A coragem e a articulação de Maria de Fátima rompem o sistema velado de castas que impera no Brasil

Maria de Fátima da Silva, mãe do bailarino DG –assassinado em circunstâncias ainda não esclarecidas–, é medalhista de natação em águas abertas.

Andréa Beltrão, minha parceira em "Tapas e Beijos", é colega dela na turma de nado do Posto 6 de Copacabana.

Andréa mora na Atlântica, Maria de Fátima no morro do Cantagalo, mas as duas desfrutam do mesmo mar; junto com as tartarugas, os peixes e os sacos plásticos.

Você pode sofrer de depressão na cobertura com vista ou no barraco da comunidade. Existe um impulso vital, inerente a cada um, que independe de condição social, classe, cor ou credo. A natureza do Rio é democrática, e a praia –limite forçoso da urbes–, o lugar onde as diferenças se anulam.

Estou lendo para o meu filho pequeno o mangá "Buda", de Osamu Tezuka, que explica bem o sistema de castas da sociedade indiana. Nela, a mobilidade social é uma impossibilidade cósmica.

Filhos de párias serão párias; os de sudras, sudras; vaixás, vaixás; xátrias, xátrias e, acima de todos, os sacerdotes brâmanes darão crias a outros brâmanes. Buda vem questionar a ordem suprema, ao ensinar que todos os seres são semelhantes diante da morte e do sofrimento.

Eu não sei se a polícia matou DG. As suspeitas recaem sobre os policiais em ação naquela noite. Ouvi boatos a respeito da proximidade de DG com os traficantes da área, mas nada que justifique a imagem do rapaz morto com um tiro nas costas, nos fundos de uma creche, ou o fato de a cena do crime ter sido alterada.

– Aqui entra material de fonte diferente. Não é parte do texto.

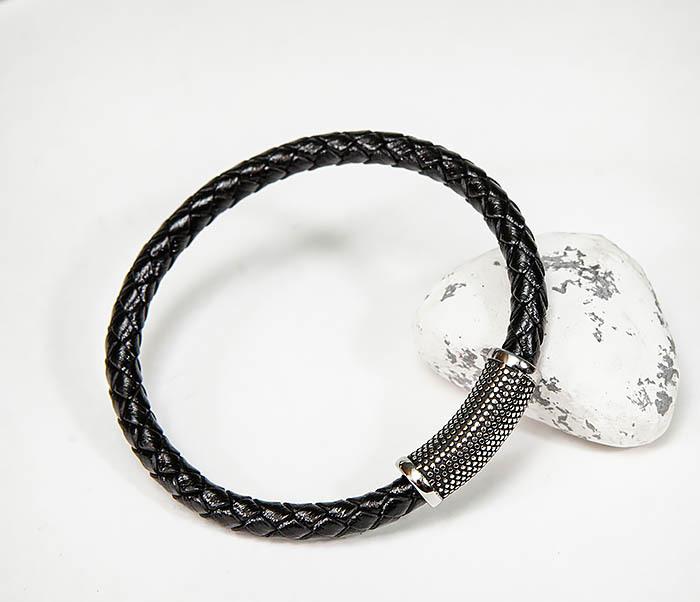 BM585 Браслет в виде кожаного шнура с магнитной застежкой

Maria de Fátima tem constituição robusta, é firme e clara no que pensa. Não há sinal de "coitadismo" nela, não há subordinação ou sentimento de inferioridade. Nem quando acuada por um revólver em plena lagoa Rodrigo de Freitas.

Há dez anos pratica o nado. Começou com tardios 46 anos. Ela fala das vitórias nos 1.500 metros que ligam o Leblon a Ipanema com o mesmo orgulho com que jura levar adiante a investigação sobre o assassinato de seu único filho homem.

Não há desespero.

A coragem e a capacidade de articulação de Maria de Fátima rompem o sistema velado de castas que impera no Brasil. O mar a ensinou que ninguém é melhor do que ninguém, a não ser no espírito.

Criminosos, trabalhadores, artistas, soldados, comerciantes e donas de casa se misturam no morro. À polícia coube o papel de dar fim a uma política de abandono da qual foi agente por longos anos.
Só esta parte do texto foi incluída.